Although this doesn’t relate directly to the work of Barbara Visser, the anecdote serves to illustrate one of the processes behind the myth-making that Visser is concerned with. It also borrows from a convention used in the book (not catalogue) published on the occasion of her first retrospective exhibition (which is not really a retrospective). Like many time-honoured artistic conventions, the retrospective exhibition has accrued its own hoary institutional clichés: the perfunctory publication and invitation, and the inevitable series of lectures and events. ‘Translated Works 1990 – 2006’ goes out of its way to reject the portentous historicization that such retrospectives imply, a gesture in keeping with Visser’s long-running interest in how inured we’ve become to believing what we see and hear. The exhibition does have the introductory text, the book, the invitations and the events, but each component has been designed with an eye towards reinventing the form, suggesting that the ‘retrospective’ itself has become an artistic medium.

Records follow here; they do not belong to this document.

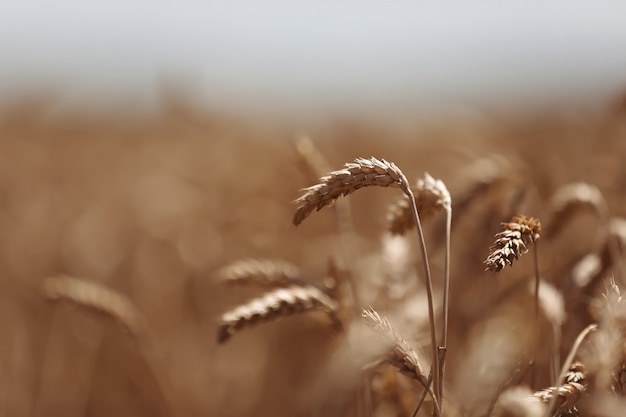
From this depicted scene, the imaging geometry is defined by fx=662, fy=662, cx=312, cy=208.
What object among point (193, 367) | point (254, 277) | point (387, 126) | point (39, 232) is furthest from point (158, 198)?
point (387, 126)

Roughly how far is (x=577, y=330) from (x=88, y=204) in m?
5.79

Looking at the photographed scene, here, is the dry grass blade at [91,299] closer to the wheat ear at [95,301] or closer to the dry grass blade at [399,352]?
the wheat ear at [95,301]

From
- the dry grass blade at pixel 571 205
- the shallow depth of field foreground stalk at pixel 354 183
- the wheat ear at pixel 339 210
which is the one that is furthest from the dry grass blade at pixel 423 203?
the dry grass blade at pixel 571 205

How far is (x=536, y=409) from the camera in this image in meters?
0.91


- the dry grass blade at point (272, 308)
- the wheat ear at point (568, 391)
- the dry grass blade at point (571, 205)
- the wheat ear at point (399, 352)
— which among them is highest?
the dry grass blade at point (571, 205)

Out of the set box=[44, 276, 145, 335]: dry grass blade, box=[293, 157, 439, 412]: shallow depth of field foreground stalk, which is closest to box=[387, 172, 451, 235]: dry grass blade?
box=[293, 157, 439, 412]: shallow depth of field foreground stalk

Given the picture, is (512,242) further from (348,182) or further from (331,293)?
(331,293)

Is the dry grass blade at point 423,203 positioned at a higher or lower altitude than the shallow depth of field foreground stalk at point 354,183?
higher

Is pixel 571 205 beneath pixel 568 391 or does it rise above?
above

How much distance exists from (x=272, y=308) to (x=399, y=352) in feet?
1.13

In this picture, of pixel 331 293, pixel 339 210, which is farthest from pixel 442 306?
pixel 339 210

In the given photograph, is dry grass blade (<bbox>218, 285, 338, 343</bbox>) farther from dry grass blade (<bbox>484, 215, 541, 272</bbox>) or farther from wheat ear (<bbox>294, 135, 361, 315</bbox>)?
dry grass blade (<bbox>484, 215, 541, 272</bbox>)

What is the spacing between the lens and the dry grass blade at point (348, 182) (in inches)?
42.5

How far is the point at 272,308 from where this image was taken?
132 centimetres
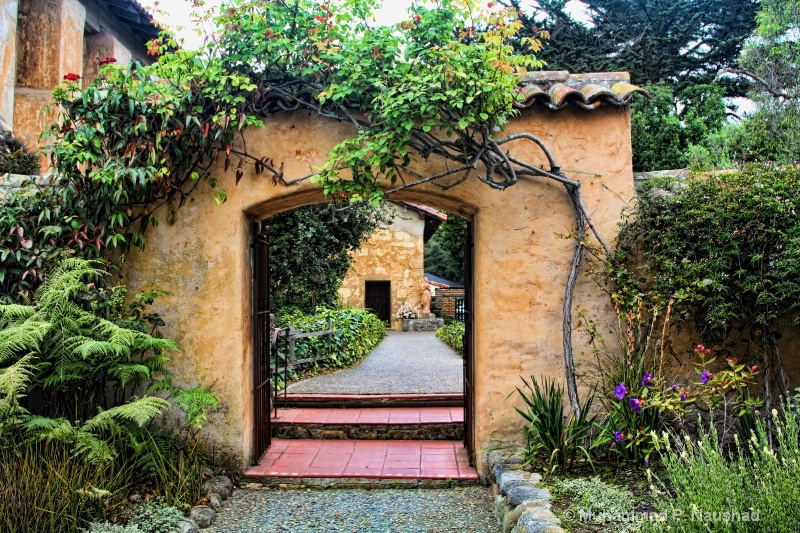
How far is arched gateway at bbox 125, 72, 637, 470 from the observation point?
16.8 ft

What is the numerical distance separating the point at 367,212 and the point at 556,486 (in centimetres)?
960

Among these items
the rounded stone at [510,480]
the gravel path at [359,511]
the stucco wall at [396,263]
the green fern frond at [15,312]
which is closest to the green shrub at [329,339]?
the gravel path at [359,511]

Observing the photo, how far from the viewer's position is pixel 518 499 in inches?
154

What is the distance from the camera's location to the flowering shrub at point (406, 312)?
23391mm

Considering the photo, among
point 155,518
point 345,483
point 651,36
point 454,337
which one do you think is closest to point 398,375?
point 345,483

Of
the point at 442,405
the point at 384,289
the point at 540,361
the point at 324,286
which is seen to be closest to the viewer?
the point at 540,361

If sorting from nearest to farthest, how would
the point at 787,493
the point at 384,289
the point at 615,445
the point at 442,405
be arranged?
the point at 787,493, the point at 615,445, the point at 442,405, the point at 384,289

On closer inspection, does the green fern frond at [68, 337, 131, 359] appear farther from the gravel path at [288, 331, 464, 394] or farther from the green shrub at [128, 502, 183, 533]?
the gravel path at [288, 331, 464, 394]

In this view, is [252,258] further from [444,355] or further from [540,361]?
[444,355]

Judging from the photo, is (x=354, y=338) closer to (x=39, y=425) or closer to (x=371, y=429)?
(x=371, y=429)

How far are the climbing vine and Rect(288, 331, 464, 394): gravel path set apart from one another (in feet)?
14.5

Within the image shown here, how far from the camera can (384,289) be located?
965 inches

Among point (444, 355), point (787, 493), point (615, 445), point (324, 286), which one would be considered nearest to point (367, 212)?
point (324, 286)

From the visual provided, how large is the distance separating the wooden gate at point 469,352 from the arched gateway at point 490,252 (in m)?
0.36
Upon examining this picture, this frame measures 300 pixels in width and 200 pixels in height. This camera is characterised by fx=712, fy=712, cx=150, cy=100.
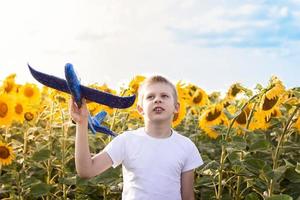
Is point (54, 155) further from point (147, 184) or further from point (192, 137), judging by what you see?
point (147, 184)

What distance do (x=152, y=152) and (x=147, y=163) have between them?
0.05 meters

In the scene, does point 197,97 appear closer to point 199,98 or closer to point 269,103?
point 199,98

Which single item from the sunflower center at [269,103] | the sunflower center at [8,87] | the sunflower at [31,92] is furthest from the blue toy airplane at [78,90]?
the sunflower center at [8,87]

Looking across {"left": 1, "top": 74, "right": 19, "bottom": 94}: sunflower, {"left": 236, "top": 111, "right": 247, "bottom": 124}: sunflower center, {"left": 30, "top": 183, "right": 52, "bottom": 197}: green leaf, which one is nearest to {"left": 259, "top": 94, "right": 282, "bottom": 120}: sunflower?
{"left": 236, "top": 111, "right": 247, "bottom": 124}: sunflower center

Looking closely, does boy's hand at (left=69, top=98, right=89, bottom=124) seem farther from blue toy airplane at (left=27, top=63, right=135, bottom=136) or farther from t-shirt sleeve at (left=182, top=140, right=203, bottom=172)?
t-shirt sleeve at (left=182, top=140, right=203, bottom=172)

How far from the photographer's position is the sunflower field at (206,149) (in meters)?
3.17

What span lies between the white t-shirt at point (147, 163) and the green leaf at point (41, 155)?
0.84 m

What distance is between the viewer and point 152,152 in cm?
281

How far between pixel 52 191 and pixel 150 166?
1.30 m

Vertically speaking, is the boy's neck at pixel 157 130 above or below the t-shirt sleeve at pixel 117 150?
above

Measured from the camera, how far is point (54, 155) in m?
3.95

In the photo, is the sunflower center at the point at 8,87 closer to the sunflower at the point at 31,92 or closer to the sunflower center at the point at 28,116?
the sunflower at the point at 31,92

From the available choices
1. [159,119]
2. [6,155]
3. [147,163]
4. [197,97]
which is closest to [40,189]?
[6,155]

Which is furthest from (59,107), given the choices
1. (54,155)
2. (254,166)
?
(254,166)
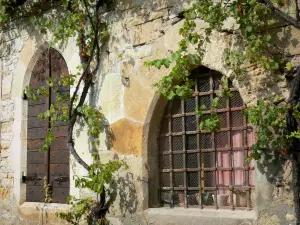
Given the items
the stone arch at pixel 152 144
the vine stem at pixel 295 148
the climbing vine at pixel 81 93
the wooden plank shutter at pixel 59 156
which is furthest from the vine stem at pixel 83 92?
the vine stem at pixel 295 148

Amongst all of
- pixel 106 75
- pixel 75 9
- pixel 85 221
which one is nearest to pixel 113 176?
pixel 85 221

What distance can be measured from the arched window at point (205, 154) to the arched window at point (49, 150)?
1.26m

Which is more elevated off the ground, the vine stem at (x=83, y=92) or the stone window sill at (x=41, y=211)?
the vine stem at (x=83, y=92)

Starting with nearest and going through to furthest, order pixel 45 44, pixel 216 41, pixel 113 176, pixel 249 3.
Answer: pixel 249 3, pixel 216 41, pixel 113 176, pixel 45 44

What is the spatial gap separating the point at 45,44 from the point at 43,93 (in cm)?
62

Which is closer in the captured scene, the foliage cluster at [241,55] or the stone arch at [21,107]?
the foliage cluster at [241,55]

But this is an exhibition after all, and dozens of Visser’s past works have been reinstalled. Yet they’ve all been somehow modified – translated, as the artist would have it – to illustrate how any site-specific work loses part of itself when re-exhibited in a new time and place. The introductory text has been sent through an Internet translation engine to highlight some of these deformations, and even the title of the book, ‘Barbara Visser is er niet’ (roughly, ‘Barbara Visser isn’t here’) makes use of a nearly non-translatable Dutch grammatical novelty. The book’s contributors were asked to refer as obliquely as possible to specific works, and to avoid citing Visser’s name altogether, and none of the pictures depict the works in their original settings, but rather as free-floating pieces that escape the reflexive legitimization of a stately artspace backdrop.

Many of these pieces precognitively augur recent cultural trends like reality TV (Visser playing herself in the hit Lithuanian soap opera Gimines, 1995), institutional critique (Visser putting her gallerists on a stage as they do their daily art-related work in Podium, 1993), re-photography (reproducing older works here as wallpaper), fake documentary (Interview met Duiker, 1994) or re-performance. Lecture on Lecture with Actress (2004), for example, is an ongoing series that keeps adding new layers to an original film of a lecture being given by an actress playing Visser: the scene has been re-filmed several times, with a new actress playing Visser each time and responding to the video of the previous performance. The circle will be complete when Visser plays herself during a final lecture at the close of this exhibition in April.

Visser is not immune to the myth-making machinations she exposes: several works here address the legacy of the Dutch designer and architect Gerrit Rietveld, a focus that unintentionally betrays her own cultural subjectivity. In Transformation House (2006), for example, she writes a letter to Rietveld wondering why his modular Schröder House from 1924 has since failed to find much resonance with later generations, and has instead become a sterile relic. Though Rietveld may loom large in Holland, he remains a minor player just about everywhere else, largely propelled into the design pantheon by the Netherlands’ boosterish culture industry. Many of Visser’s works call into question not only the roots of this kind of authority and authenticity, but also the willingness of an audience to believe what it’s seeing. The artist has elsewhere lamented how slow audiences were to cotton on to the fact she was being played by an actress in Lecture on Lecture with Actress, even though a video of the real Barbara Visser was being shown at the same time. Fortunately, ‘Translated Works 1990 – 2006’ doesn’t aim to expose gullibility, but rather to show how many gradients there actually are between real and fake, between original and copy; relativizing instead of dismissing out-of-hand what people believe to be true.